======== INPUT DATA

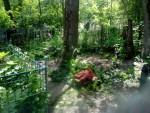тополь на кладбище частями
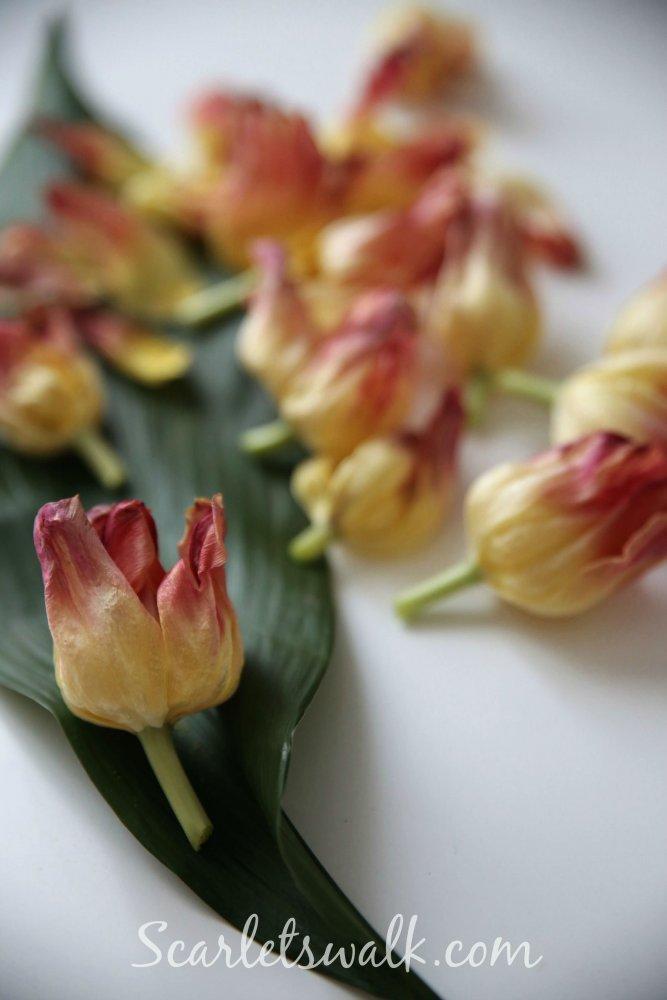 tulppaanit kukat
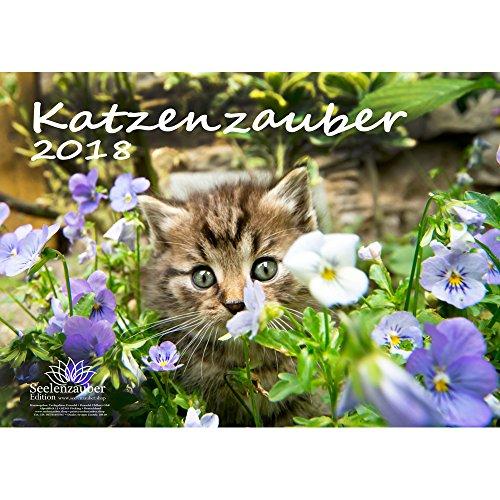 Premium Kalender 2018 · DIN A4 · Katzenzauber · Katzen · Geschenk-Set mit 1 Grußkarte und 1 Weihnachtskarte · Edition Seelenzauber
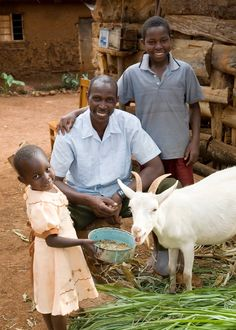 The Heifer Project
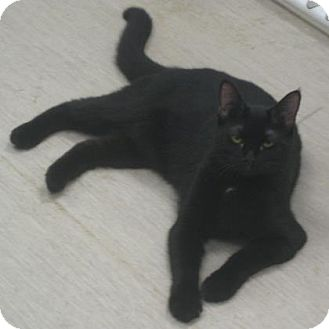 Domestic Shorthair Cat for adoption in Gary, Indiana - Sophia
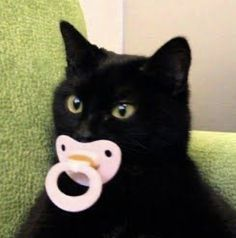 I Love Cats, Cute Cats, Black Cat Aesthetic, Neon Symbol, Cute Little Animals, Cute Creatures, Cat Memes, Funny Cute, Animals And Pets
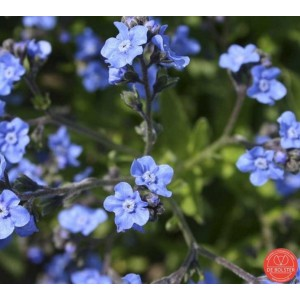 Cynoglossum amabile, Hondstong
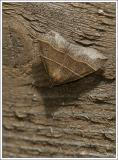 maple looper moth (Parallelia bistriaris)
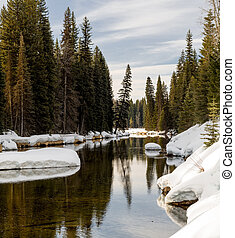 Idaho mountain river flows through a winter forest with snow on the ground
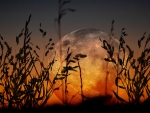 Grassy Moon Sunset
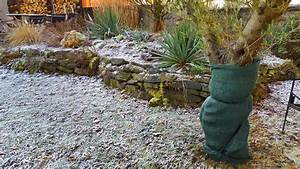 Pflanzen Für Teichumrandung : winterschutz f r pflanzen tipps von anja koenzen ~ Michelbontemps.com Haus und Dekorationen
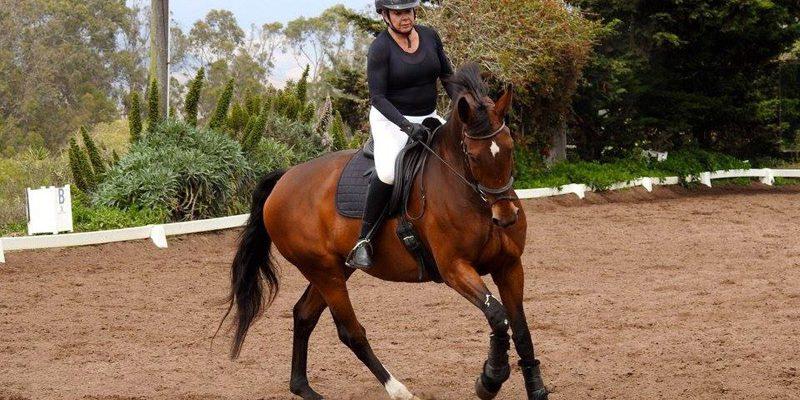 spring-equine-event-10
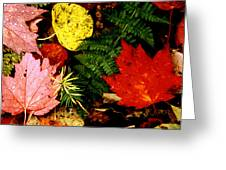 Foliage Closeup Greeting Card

================

Reproduce the listing exactly. Do not include its images.

# WRITTEN RESPONSE
тополь на кладбище частями
 tulppaanit kukat
 Premium Kalender 2018 · DIN A4 · Katzenzauber · Katzen · Geschenk-Set mit 1 Grußkarte und 1 Weihnachtskarte · Edition Seelenzauber
 The Heifer Project
 Domestic Shorthair Cat for adoption in Gary, Indiana - Sophia
 I Love Cats, Cute Cats, Black Cat Aesthetic, Neon Symbol, Cute Little Animals, Cute Creatures, Cat Memes, Funny Cute, Animals And Pets
 Cynoglossum amabile, Hondstong
 maple looper moth (Parallelia bistriaris)
 Idaho mountain river flows through a winter forest with snow on the ground
 Grassy Moon Sunset
 Pflanzen Für Teichumrandung : winterschutz f r pflanzen tipps von anja koenzen ~ Michelbontemps.com Haus und Dekorationen
 spring-equine-event-10
 Foliage Closeup Greeting Card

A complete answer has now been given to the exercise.